Он расстается с каждым словом так, будто это драгоценность. Швыряет им в тебя, словно затвердевшими экскрементами.

– Так что в этой сцене меня зацепило?

– Не устраивай мне экзамена. Скажи сам! – Она обнимает его.

Он отталкивает ее. Она падает на пол, хватает его за ноги в пижамных брюках. Это похоже не столько на объятие, сколько на сцену спасения: она тонет, а он неохотно позволяет ей ухватиться за его ноги.

– Встань!

– (Плача.) Только если ты скажешь мне.

– (Он вырывает одну ногу.) Я ложусь спать.

– (Она прижимается щекой к холодному полу.) Беннет, пожалуйста, не делай этого, пожалуйста, поговори со мной.

– Я слишком взбешен.

– Пожалуйста.

– Я не могу.

– Пожалуйста.

– Чем больше ты меня умоляешь, тем холоднее я становлюсь.

– Пожалуйста.

Они лежат в кровати, думая. Валик с ее стороны влажен. Она дрожит и плачет. Он, кажется, не слышит. Каждый раз, когда они скатываются к впадине в середине кровати, он отодвигается первым. Это происходит постоянно. Кровать похожа на каноэ, выдолбленное из ствола дерева.

Ей нравится теплота и твердость его спины. Она хотела бы обнять его. Ей хотелось бы забыть всю эту сцену, сделать вид, что ничего такого не было. Когда они занимаются любовью, они снова на какое-то время оказываются вместе. Но теперь он не хочет. Он отталкивает ее руку от ширинки его пижамы. Она откатывается назад. Он отодвигается на свой край кровати.
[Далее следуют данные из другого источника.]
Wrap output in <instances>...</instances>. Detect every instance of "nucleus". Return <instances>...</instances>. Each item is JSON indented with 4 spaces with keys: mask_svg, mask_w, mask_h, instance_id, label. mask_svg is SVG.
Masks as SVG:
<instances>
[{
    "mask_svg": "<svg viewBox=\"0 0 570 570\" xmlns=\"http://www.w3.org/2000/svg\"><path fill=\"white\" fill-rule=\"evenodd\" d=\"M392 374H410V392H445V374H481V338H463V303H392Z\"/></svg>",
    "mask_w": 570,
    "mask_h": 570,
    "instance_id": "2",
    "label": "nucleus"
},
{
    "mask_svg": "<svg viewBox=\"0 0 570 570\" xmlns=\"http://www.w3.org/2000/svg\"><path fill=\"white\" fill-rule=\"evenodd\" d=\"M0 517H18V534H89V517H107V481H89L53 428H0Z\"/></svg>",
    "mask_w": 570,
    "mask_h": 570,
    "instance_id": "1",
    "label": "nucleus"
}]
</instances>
– Это не решение, – говорит он.

Они слушают дождь. Иногда с улицы доносятся крики пьяных студентов, возвращающихся домой. Мокрые мостовые. Париж может быть таким мокрым! После кино они сегодня зашли в Нотр-Дам. Стояли в толпе, втиснутые между мокрых шерстяных пальто и шуб. Полуночная месса. На туфли с концов зонтиков стекали капли. Они не могли податься ни вперед, ни назад. Толпу заклинило, проходы забиты. Paix dans le monde, сказал высокий усиленный громкоговорителями голос. Нет ничего хуже запаха мокрой шубы.

Он дома в Вашингтон-Хейтс. У него умер отец. Он ничего не чувствует. Странно, как это – ничего не чувствует. Когда люди умирают, ты ведь должен что-то чувствовать.

Я тебе сказал, что ничего не чувствую, что ты все время спрашиваешь? Потому что я должна знать тебя. Ты никогда никого не теряла. У тебя никто не умирал. Ты поэтому меня ненавидишь? У нас был короткий отпуск. И ты оставалась тогда на Сентрал-парк-уэст. Тут есть моя вина? Ты знаешь ту китайскую похоронную контору на Пелл-стрит? Когда люди умирают, они возвращаются к соплеменникам. Расисты в смерти.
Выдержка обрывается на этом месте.